Claude Joachim Lefèvre

Claude Joachim Lefèvre (Paris 1826-Paris 1896)[1] was a prominent French racehorse owner whose French racing operations were based at Chamant, L'Oise, where he built a model stud, and after 1870 also at Dangu in Normandy. In 1873 he set a record as a racehorse owner by winning 110 races in a season.[2]

Claude Joachim Lefèvre au grand galop, portrait c.1853/5 by Alfred de Dreux (1810-1860)

Career

He was a member of an ancient family seated at Chamant, near Senlis, L'Oise, and at the start of the 1850s entered on a brilliant career in business and in horse-breeding. At about this time a portrait was painted of him galloping on a horse, by Alfred de Dreux.[3] He made a fortune in South America in the 1860s and on his return to France purchased a 600 hectare estate at Chamant, L'Oise, where he built the Haras du Chamant a famous model stud which became a reference for French horse-breeding. In 1870 he leased[4] the Haras de Dangu stud in Normandy from the politician Comte Frédéric Lagrange (1815-1883),[5] where he bred Flageolet, "twice the leading sire in France and the first French-bred and owned stallion to head the sires list in England".[6]

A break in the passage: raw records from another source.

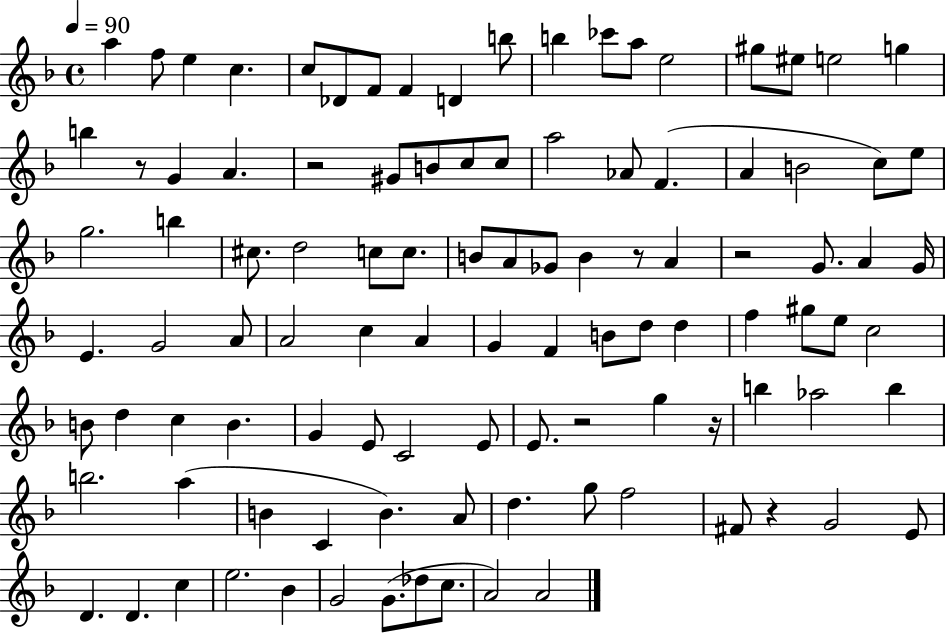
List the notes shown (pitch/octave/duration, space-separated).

A5/q F5/e E5/q C5/q. C5/e Db4/e F4/e F4/q D4/q B5/e B5/q CES6/e A5/e E5/h G#5/e EIS5/e E5/h G5/q B5/q R/e G4/q A4/q. R/h G#4/e B4/e C5/e C5/e A5/h Ab4/e F4/q. A4/q B4/h C5/e E5/e G5/h. B5/q C#5/e. D5/h C5/e C5/e. B4/e A4/e Gb4/e B4/q R/e A4/q R/h G4/e. A4/q G4/s E4/q. G4/h A4/e A4/h C5/q A4/q G4/q F4/q B4/e D5/e D5/q F5/q G#5/e E5/e C5/h B4/e D5/q C5/q B4/q. G4/q E4/e C4/h E4/e E4/e. R/h G5/q R/s B5/q Ab5/h B5/q B5/h. A5/q B4/q C4/q B4/q. A4/e D5/q. G5/e F5/h F#4/e R/q G4/h E4/e D4/q. D4/q. C5/q E5/h. Bb4/q G4/h G4/e. Db5/e C5/e. A4/h A4/h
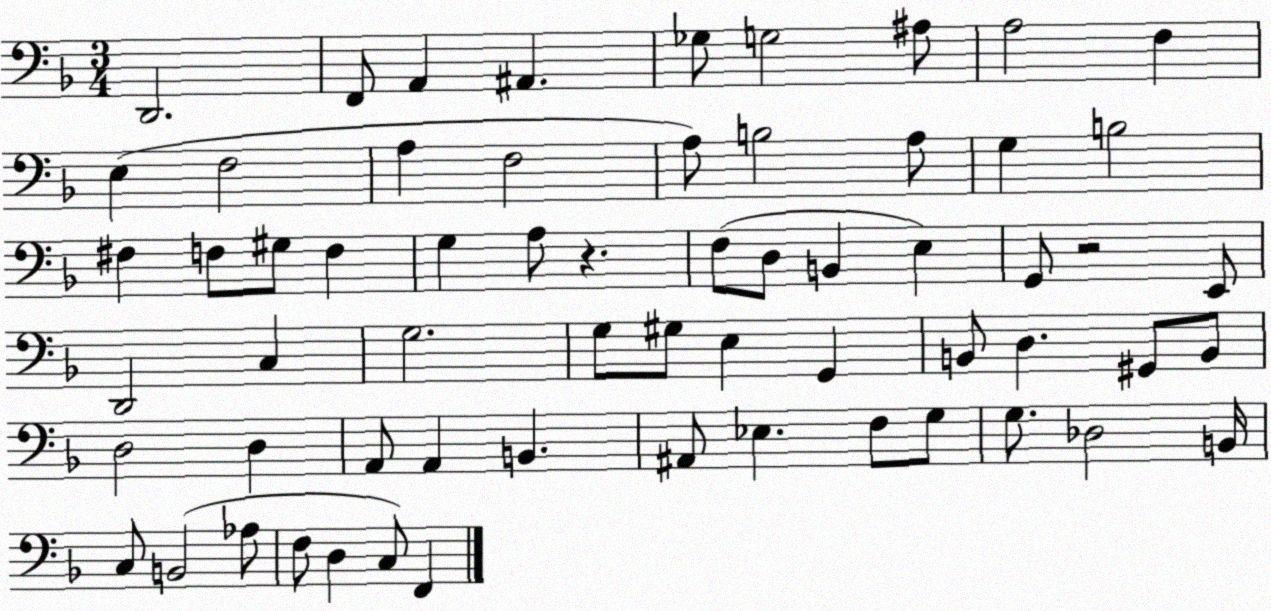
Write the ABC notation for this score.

X:1
T:Untitled
M:3/4
L:1/4
K:F
D,,2 F,,/2 A,, ^A,, _G,/2 G,2 ^A,/2 A,2 F, E, F,2 A, F,2 A,/2 B,2 A,/2 G, B,2 ^F, F,/2 ^G,/2 F, G, A,/2 z F,/2 D,/2 B,, E, G,,/2 z2 E,,/2 D,,2 C, G,2 G,/2 ^G,/2 E, G,, B,,/2 D, ^G,,/2 B,,/2 D,2 D, A,,/2 A,, B,, ^A,,/2 _E, F,/2 G,/2 G,/2 _D,2 B,,/4 C,/2 B,,2 _A,/2 F,/2 D, C,/2 F,,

In the early 1870s Lefèvre and Comte Frédéric Lagrange went into partnership for racing their horses in England, which lasted until 1878.[7] The partnership's main trainer was Tom Jennings at Phantom House Stables, on the Fordham Road in Newmarket, who had worked in France for Lagrange.[8] In the 1870s Jennings later established the "Lagrange Stables" on the Snailwell Road in Newmarket, named after his respected client.[9] In England in 1872 Lefèvre built a house which he named Bellevue, on the Bury Road in Newmarket (headquarters of the British horseracing industry) in Suffolk, in "a picturesque Italian style" and in 1873 set a record as a racehorse owner by winning 110 races in a season.[10] In 1883 he sold Bellevue to the Scottish aristocrat and millionaire William Stuart Stirling-Crawfurd (1819-1883), of Milton[11] in Lanarkshire, Scotland, a prominent racehorse owner who in 1850 had been elected a member of the Jockey Club,[12] the regulating body of British horseracing, whose wife was Caroline Agnes Horsley-Beresford (1818-1894), (Duchess of Montrose), a notable racehorse owner, a "wildly extravagant woman" who "strode across the racing scene".[13] The Duchess re-named it "Sefton Lodge" after Stirling-Crawfurd's 1878 Derby winner "Sefton".[14] It was a large house, with adjacent stables,[15] backing onto the Bury Side training grounds,[16] which in about 1883 was enlarged in the same style.[17]

His racing colours were "tricolor" (bleu, blanc rouge / red white and blue) and he had great successes with his horses including Henry, Dutch Skater, Flageolet, Mortemer, Chancellor, Verdure and Moissonneur in races including the Prix Gladiateur, Prix de Diane, Prix Rainbow in France and in many of the greatest English races,[18] including in 1872 the Oaks and 1000 Guineas with Reine and in 1883 the 1000 Guineas with Hauteur. In 1884 he made a partial dispersal of his stud, "selling youngsters, mares and horses in training for huge sums".[19] In 1888 he sold all his yearlings to Baron Rothschild, and in 1892 sold his remaining livestock and his famed Haras du Chamant to Mr A. Ménier.[20]

He was also a patron of the arts and many of the greatest artists of the age, including Harry Hall, Georges Arnull, Jean-Léon Gerome et Alfred de Dreux, visited him at Chamant to paint his portrait and those of his greatest horses.[21]